• **Spatial questions linked to pictures**:
========================

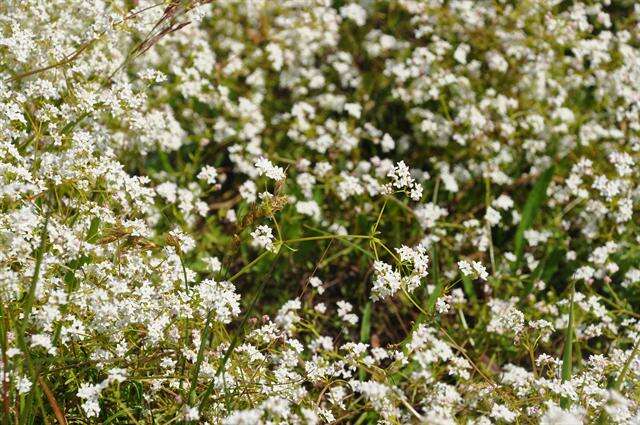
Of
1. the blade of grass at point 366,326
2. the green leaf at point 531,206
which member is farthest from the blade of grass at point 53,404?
the green leaf at point 531,206

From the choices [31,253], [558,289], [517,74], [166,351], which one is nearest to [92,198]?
[31,253]

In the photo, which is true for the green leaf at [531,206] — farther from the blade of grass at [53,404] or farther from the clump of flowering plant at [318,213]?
the blade of grass at [53,404]

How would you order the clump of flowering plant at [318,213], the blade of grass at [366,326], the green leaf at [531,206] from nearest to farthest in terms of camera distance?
the clump of flowering plant at [318,213] < the blade of grass at [366,326] < the green leaf at [531,206]

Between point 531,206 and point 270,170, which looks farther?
point 531,206

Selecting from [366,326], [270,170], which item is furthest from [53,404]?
[366,326]

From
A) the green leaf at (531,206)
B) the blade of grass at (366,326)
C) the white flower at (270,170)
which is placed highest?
the white flower at (270,170)

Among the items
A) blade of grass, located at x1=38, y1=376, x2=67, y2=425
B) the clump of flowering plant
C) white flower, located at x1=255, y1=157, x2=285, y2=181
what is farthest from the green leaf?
blade of grass, located at x1=38, y1=376, x2=67, y2=425

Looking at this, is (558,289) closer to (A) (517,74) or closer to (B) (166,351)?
(A) (517,74)

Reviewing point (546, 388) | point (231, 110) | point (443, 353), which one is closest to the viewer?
point (443, 353)

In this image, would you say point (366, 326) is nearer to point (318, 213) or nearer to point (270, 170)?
point (318, 213)
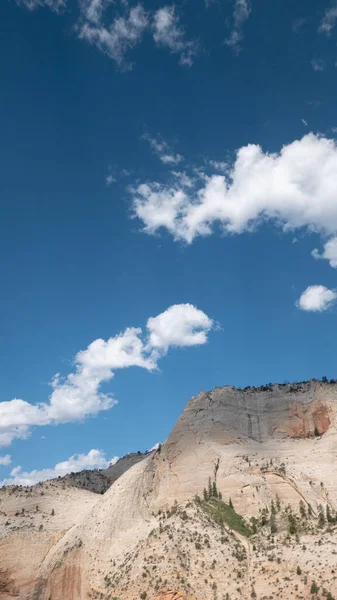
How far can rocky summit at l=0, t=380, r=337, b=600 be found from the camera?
49.8m

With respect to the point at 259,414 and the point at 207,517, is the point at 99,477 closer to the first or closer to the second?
the point at 259,414

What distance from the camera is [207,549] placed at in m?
53.5

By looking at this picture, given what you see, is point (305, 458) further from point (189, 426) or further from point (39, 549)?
point (39, 549)

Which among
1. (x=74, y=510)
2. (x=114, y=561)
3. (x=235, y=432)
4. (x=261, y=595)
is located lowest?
(x=261, y=595)

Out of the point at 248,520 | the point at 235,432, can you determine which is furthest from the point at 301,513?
the point at 235,432

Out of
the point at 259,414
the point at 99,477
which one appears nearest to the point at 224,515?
the point at 259,414

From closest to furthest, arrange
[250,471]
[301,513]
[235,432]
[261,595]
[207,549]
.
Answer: [261,595] → [207,549] → [301,513] → [250,471] → [235,432]

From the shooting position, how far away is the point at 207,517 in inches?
2327

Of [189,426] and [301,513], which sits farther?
[189,426]

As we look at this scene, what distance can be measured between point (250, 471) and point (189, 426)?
38.5 feet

========================

• **WORK TO COMPLETE**: Copy every line of the data above word for word, leaving out the pictures.

• **EXERCISE SOLUTION**:
Of
1. the blade of grass at point 366,326
2. the green leaf at point 531,206
which member is farthest from the blade of grass at point 53,404?
the green leaf at point 531,206

From the choices [31,253], [558,289], [517,74], [166,351], which one is nearest to [92,198]?
[31,253]

In the photo, which is true for the green leaf at [531,206] — farther from the blade of grass at [53,404] or farther from the clump of flowering plant at [318,213]?
the blade of grass at [53,404]

How would you order the clump of flowering plant at [318,213], the blade of grass at [366,326], the green leaf at [531,206] from nearest to farthest in terms of camera distance?
the clump of flowering plant at [318,213] < the blade of grass at [366,326] < the green leaf at [531,206]

Between point 531,206 and point 270,170, which looks farther?
point 531,206

Selecting from [366,326], [270,170], which item is furthest from [53,404]?
[366,326]

From
A) the green leaf at (531,206)
B) the blade of grass at (366,326)
C) the white flower at (270,170)
which is placed highest?
the white flower at (270,170)

Among the items
A) blade of grass, located at x1=38, y1=376, x2=67, y2=425
B) the clump of flowering plant
C) white flower, located at x1=255, y1=157, x2=285, y2=181
what is farthest from the green leaf?
blade of grass, located at x1=38, y1=376, x2=67, y2=425

Looking at this, is (558,289) closer to (A) (517,74) or closer to (B) (166,351)?
(A) (517,74)

Reviewing point (546, 388) | point (231, 110) | point (443, 353), which one is closest to the viewer?
point (443, 353)

In this image, would you say point (366, 326) is nearer to point (318, 213) or nearer to point (270, 170)?
point (318, 213)
How far can rocky summit at l=0, t=380, r=337, b=600 be found from the camera?
49.8m

With respect to the point at 259,414 and the point at 207,517, is the point at 99,477 closer to the first or closer to the second?
the point at 259,414

What distance from the camera is [207,549] placed at in m?
53.5

By looking at this picture, given what you see, is point (305, 458) further from point (189, 426) or further from point (39, 549)?
point (39, 549)

Which among
1. (x=74, y=510)
2. (x=114, y=561)
3. (x=235, y=432)
4. (x=261, y=595)
is located lowest?
(x=261, y=595)

Out of the point at 248,520 | the point at 235,432, can you determine which is furthest from the point at 301,513?
the point at 235,432

Out of
the point at 259,414
the point at 99,477
which one appears nearest to the point at 224,515?
the point at 259,414

From closest to furthest, arrange
[250,471]
[301,513]
[235,432]
[261,595]
[207,549]
.
Answer: [261,595] → [207,549] → [301,513] → [250,471] → [235,432]

From the shooting position, how far away is the point at 207,517 in inches?
2327

Of [189,426] and [301,513], which sits farther?
[189,426]

As we look at this scene, what distance can be measured between point (250, 471) and point (189, 426)?
38.5 feet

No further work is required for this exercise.